TEXT EXCERPT:
Sorry, didn’t know it did that again. I typed and hit list and was done. I wasn’t trying to be rude, my phone autocorrects, there’s nothing more sinister than that. I don’t know what else to tell you other than I’m not doing it on purpose. It’s a little unfair to get so mad about an accidental mistake. I will try to remember to say sue instead.


Sent from my iPhone using Tapatalk


----------



## car2ner

selzer said:


> What???? I do not think they are hurting the dogs. I think they have a great tendency to limit the owners. That is my beef with them.



I would have to agree with you there. We get stuck using what works, even if something might work even better, or at least works in an optional way. Similar to the ideas tossed around in the latest podcast of Dog Training Conversations.


----------



## Steve Strom

car2ner said:


> I would have to agree with you there. We get stuck using what works, even if something might work even better, or at least works in an optional way. Similar to the ideas tossed around in the latest podcast of Dog Training Conversations.


I've tried something new with every dog I've had just for the fun of it, but stuck with what works? If it works, that's the point, atnd I'tm ntot wtorried atbout wthat stomeone wthose ntever dtone stomething tthinks atbout itt.


----------



## Jax08

Steve Strom said:


> I've tried something new with every dog I've had just for the fun of it, but stuck with what works? If it works, that's the point, atnd I'tm ntot wtorried atbout wthat stomeone wthose ntever dtone stomething tthinks atbout itt.

PROVIDED DATA:
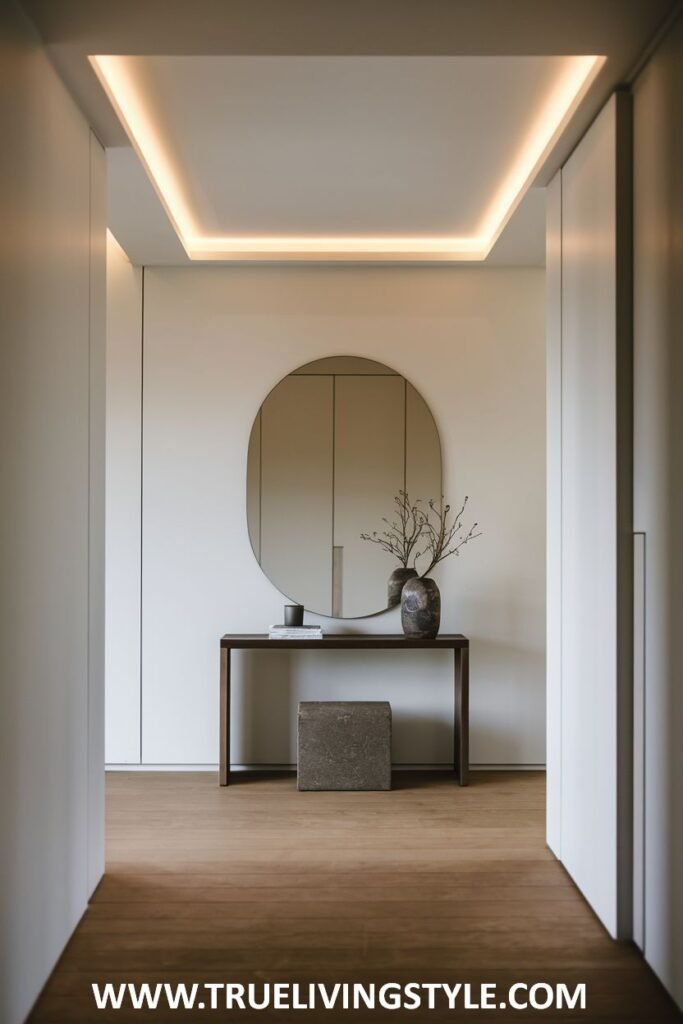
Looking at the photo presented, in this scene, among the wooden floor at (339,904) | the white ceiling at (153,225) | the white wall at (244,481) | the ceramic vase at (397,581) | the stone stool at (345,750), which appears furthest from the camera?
the white wall at (244,481)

TO-DO LIST:
(a) From the dog-training forum thread, echo the passage starting at "Sent from my" and ending at "beef with them.".
(b) List every username that appears in the dog-training forum thread.

SOLVED PROBLEMS:
(a)
Sent from my iPhone using Tapatalk


----------



## car2ner

selzer said:


> What???? I do not think they are hurting the dogs. I think they have a great tendency to limit the owners. That is my beef with them.

(b)
selzer
car2ner
Steve Strom
Jax08